■ Text block
## START

Cloudera blows sawdust off new data science workbench

Still keeping schtum on IPO, though

Cloudera is adding a data science workbench to its enterprise product, based on the offerings of acquired startup, which the company bought last year.

The product addition comes as the Palo Alto-based company reportedly prepares for a $4.1bn initial public offering later this year, though official channels are keeping quiet about the matter.

Not about everything, however, with the self-service tool for data scientists being announced as an add-on to Cloudera Enterprise, which is currently in beta, although its price has not yet been announced. It will allow data scientists to use their preferred languages – including R, Python and Scala – and libraries within the Spark- and Hadoop-integrated platform.

Speaking to The Register, Cloudera's head of data science, Sean Owen, declined to start the “holy war” of figuring out the best language workbench was offering, but explained that “all are relevant for data science” bringing together the data and compute platform of Hadoop for large-scale production efforts, typically written with Java, Scala or JVM, and also providing data scientists access to their tools of choice in R and Python within the same ecosystem.

## END

■ Recorded data
## START

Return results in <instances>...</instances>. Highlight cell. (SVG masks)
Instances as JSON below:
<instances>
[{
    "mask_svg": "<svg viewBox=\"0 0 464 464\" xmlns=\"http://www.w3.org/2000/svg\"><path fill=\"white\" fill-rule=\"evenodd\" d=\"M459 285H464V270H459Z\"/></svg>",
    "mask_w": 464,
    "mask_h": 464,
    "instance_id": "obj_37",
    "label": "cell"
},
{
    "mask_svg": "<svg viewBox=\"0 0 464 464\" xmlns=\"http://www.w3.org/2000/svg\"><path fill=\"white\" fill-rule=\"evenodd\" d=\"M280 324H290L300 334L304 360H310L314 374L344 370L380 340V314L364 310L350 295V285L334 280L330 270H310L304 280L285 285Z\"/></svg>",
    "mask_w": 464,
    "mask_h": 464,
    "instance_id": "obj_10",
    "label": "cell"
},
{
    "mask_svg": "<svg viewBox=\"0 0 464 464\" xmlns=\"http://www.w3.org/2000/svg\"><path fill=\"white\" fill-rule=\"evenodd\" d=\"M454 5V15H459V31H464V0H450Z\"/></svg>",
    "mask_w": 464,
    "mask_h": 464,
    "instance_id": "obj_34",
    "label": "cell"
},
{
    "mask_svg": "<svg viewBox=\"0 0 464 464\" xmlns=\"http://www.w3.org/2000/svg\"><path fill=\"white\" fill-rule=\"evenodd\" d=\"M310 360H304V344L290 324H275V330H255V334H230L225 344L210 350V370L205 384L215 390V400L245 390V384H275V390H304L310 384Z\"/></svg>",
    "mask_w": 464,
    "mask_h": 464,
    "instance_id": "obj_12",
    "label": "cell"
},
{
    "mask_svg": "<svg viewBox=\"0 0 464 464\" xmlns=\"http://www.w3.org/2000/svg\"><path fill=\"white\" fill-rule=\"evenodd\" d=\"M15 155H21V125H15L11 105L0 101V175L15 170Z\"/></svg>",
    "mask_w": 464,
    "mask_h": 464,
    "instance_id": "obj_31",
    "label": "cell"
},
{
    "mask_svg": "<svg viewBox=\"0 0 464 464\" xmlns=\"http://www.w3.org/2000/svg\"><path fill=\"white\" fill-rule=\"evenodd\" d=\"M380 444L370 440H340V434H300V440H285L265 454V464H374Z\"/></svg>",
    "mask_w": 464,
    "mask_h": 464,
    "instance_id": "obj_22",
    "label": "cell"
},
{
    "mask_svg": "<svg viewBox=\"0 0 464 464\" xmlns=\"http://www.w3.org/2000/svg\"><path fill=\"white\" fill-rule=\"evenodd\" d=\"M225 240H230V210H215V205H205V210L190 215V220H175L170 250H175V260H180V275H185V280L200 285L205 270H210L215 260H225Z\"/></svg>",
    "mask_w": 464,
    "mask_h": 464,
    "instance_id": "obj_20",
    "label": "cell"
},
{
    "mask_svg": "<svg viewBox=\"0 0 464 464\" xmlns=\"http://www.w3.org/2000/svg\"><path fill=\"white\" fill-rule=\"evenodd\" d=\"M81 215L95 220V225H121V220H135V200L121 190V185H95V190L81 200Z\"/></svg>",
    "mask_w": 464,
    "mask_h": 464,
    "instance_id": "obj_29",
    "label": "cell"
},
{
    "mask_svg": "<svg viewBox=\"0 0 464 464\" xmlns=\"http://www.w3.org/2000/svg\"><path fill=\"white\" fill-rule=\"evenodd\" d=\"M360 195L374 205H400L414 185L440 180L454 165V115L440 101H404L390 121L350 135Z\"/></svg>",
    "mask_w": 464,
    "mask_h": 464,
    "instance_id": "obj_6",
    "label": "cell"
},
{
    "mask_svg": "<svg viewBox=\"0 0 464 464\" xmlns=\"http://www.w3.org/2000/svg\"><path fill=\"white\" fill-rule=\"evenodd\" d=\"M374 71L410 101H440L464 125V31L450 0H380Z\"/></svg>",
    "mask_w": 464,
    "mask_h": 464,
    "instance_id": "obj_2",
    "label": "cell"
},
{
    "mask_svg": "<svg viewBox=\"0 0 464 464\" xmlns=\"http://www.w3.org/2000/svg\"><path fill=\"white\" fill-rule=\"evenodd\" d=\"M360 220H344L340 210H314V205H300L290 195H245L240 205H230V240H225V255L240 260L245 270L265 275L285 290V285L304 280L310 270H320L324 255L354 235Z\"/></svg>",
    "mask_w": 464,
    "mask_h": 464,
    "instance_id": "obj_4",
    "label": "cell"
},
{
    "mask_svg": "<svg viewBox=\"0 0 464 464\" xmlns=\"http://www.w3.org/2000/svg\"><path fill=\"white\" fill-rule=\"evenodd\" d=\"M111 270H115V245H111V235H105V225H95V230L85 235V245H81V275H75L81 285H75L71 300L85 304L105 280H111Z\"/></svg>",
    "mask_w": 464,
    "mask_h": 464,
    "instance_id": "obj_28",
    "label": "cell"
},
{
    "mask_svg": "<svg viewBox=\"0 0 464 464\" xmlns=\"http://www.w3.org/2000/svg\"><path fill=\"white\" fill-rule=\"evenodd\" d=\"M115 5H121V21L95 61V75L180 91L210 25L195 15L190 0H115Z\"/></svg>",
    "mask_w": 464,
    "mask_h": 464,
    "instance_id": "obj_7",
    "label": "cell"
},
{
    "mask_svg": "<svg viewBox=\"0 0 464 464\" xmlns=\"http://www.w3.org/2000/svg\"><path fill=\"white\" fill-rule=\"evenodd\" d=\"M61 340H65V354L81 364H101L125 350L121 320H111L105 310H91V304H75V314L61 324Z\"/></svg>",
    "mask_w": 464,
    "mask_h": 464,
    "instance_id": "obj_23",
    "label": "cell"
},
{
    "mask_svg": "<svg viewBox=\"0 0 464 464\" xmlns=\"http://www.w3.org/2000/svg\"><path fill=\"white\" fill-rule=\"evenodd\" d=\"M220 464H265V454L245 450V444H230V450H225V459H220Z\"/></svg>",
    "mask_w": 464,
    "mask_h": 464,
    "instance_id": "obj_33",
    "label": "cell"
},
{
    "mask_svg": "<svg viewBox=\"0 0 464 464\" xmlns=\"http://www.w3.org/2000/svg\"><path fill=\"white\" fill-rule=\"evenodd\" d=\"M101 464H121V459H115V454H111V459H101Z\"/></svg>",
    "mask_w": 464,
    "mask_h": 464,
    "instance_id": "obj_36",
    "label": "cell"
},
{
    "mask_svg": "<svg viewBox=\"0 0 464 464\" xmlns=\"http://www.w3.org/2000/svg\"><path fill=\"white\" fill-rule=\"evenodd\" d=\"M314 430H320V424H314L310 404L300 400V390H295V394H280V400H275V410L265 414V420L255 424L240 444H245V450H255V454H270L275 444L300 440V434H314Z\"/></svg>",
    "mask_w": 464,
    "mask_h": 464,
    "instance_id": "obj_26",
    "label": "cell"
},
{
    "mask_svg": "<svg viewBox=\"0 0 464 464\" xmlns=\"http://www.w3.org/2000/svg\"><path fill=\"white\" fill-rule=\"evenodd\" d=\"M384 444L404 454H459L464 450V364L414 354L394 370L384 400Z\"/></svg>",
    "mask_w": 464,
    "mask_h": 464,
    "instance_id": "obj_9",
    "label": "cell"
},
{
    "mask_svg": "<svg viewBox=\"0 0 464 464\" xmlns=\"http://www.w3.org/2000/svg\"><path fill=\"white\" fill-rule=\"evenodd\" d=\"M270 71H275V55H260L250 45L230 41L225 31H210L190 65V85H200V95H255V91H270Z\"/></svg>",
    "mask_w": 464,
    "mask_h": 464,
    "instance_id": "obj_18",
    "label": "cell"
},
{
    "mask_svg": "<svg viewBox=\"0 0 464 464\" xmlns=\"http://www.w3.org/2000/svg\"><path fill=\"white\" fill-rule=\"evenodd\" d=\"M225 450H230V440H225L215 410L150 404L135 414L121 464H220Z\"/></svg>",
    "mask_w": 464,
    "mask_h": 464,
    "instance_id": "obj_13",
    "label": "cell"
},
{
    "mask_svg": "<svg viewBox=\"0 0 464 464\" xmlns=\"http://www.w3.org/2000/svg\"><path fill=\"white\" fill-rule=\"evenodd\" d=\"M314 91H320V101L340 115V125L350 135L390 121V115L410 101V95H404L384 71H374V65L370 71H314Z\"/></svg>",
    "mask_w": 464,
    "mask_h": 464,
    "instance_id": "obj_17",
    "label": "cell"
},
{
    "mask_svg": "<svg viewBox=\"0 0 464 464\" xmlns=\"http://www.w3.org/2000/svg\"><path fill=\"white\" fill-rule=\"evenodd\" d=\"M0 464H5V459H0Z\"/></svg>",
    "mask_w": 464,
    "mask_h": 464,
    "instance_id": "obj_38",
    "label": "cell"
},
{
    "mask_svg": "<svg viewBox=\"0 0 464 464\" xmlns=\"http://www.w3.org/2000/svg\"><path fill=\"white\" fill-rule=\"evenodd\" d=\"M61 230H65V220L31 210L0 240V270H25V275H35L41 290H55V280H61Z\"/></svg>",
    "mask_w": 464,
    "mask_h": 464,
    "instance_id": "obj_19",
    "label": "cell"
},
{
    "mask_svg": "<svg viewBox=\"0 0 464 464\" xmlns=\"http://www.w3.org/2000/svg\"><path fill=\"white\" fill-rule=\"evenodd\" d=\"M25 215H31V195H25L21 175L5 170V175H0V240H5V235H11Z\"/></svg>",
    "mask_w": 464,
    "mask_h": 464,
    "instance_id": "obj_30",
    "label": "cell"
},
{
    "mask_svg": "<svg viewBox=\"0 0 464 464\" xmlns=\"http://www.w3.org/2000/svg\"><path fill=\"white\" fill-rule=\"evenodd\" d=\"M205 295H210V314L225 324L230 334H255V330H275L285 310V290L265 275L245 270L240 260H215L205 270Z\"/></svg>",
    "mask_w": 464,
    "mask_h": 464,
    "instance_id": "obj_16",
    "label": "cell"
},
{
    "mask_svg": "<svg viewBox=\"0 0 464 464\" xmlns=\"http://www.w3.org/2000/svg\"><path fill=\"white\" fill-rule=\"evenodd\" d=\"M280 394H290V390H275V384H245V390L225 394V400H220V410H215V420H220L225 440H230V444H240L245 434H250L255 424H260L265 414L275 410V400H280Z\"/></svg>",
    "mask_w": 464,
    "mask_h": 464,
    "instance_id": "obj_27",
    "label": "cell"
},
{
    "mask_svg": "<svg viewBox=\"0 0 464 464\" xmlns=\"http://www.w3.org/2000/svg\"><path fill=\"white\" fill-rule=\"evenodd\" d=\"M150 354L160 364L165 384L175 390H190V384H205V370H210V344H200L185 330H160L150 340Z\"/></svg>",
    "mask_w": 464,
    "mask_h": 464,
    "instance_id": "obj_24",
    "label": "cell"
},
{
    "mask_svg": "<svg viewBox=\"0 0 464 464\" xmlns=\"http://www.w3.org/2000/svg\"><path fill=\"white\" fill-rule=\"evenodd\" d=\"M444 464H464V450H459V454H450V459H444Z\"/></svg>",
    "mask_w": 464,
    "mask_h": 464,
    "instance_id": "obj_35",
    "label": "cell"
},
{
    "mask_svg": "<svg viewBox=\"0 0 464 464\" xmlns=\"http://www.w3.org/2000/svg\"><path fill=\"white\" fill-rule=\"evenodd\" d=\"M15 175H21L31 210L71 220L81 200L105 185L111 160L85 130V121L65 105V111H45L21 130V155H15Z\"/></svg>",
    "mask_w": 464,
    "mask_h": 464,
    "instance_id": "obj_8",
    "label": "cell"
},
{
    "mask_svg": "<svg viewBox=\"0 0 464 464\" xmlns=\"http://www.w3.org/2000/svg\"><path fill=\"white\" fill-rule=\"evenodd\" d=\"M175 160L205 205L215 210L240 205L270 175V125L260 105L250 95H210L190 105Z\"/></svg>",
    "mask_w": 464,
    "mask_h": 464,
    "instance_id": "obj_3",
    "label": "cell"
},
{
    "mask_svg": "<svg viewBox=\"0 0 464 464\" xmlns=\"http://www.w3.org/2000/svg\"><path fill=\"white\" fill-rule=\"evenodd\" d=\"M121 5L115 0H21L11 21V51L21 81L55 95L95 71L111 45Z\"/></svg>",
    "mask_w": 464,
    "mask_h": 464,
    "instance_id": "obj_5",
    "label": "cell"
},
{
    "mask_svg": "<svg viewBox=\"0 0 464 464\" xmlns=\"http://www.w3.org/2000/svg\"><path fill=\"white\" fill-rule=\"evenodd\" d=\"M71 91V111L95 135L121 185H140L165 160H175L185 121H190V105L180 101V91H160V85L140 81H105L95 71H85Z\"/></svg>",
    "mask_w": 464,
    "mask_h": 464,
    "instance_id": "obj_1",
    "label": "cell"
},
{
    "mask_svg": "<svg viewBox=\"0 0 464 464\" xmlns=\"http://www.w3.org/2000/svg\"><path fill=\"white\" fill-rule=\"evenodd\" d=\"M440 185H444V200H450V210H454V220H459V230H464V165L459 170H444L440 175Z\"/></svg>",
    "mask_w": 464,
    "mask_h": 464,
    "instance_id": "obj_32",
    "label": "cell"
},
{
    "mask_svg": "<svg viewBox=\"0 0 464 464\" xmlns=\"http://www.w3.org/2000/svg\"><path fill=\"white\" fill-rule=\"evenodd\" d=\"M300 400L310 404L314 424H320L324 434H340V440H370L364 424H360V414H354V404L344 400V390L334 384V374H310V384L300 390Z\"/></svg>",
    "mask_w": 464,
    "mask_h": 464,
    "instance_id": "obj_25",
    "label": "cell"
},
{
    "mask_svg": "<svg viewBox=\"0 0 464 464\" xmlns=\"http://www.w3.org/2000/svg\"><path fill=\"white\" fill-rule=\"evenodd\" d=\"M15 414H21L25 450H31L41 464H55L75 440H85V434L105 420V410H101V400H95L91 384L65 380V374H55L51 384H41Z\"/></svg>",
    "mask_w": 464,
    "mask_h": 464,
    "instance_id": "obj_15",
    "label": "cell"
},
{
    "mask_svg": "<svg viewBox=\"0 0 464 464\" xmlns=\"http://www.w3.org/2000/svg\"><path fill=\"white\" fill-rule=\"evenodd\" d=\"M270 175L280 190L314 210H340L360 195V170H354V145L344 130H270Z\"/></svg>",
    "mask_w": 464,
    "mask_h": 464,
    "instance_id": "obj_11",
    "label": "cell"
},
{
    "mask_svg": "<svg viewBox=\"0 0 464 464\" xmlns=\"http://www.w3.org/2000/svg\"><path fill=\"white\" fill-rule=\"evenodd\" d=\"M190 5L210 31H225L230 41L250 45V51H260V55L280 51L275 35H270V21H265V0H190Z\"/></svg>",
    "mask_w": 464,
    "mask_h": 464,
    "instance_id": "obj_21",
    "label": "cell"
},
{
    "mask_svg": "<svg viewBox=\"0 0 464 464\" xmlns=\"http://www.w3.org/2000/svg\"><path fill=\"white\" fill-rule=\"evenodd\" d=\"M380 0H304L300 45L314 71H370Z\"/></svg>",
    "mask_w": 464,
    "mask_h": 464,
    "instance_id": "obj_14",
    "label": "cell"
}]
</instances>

## END

■ Problems to solve
**a)** In the Cloudera article above, what is Sean Owen's role at the company?
**b)** Please reproduce everything in the Cloudera article above from "Still keeping schtum" down to "about the matter.".
**c)** Resume the Cloudera article above, picking up right after its final sentence.

■ The answers
**a)** He is Cloudera's head of data science.

**b)**
Still keeping schtum on IPO, though

Cloudera is adding a data science workbench to its enterprise product, based on the offerings of acquired startup, which the company bought last year.

The product addition comes as the Palo Alto-based company reportedly prepares for a $4.1bn initial public offering later this year, though official channels are keeping quiet about the matter.

**c)**
Asked whether the workbench could be used to analyse whether to buy shares in a company's initial public offering, Owen chuckled and told The Register: “That depends on what company we're talking about. Other than that I'd say no comment.”

Workbench will be accessible like other web-based notebook tools Zeppelin and Jupyter, to access codes and scripts, edit them, and execute them without fiddling with the command line or firing up an IDE, Owen explained, which is enjoyable to do on-cluster “because I don't have to copy the data out of the secured parameter” of Cloudera Enterprise.

This will also open up hybrid possibilities for data analytics, according to Owen, who acknowledged that, for instance, Hadoop and deep learning was difficult. “That's easier with Data Science Workbench,” said Owen, with the notebook running on customers' clusters and allowing both Hadoop-native tooling and libraries, but also tools developed elsewhere such as Google's Tensorflow.

Projects to tackle distributed deep learning are around, including Deeplearning4j being commercially supported by Skymind, while Yahoo!'s interest in Hadoop has seen it open-source its TensorFlowOnSpark offering.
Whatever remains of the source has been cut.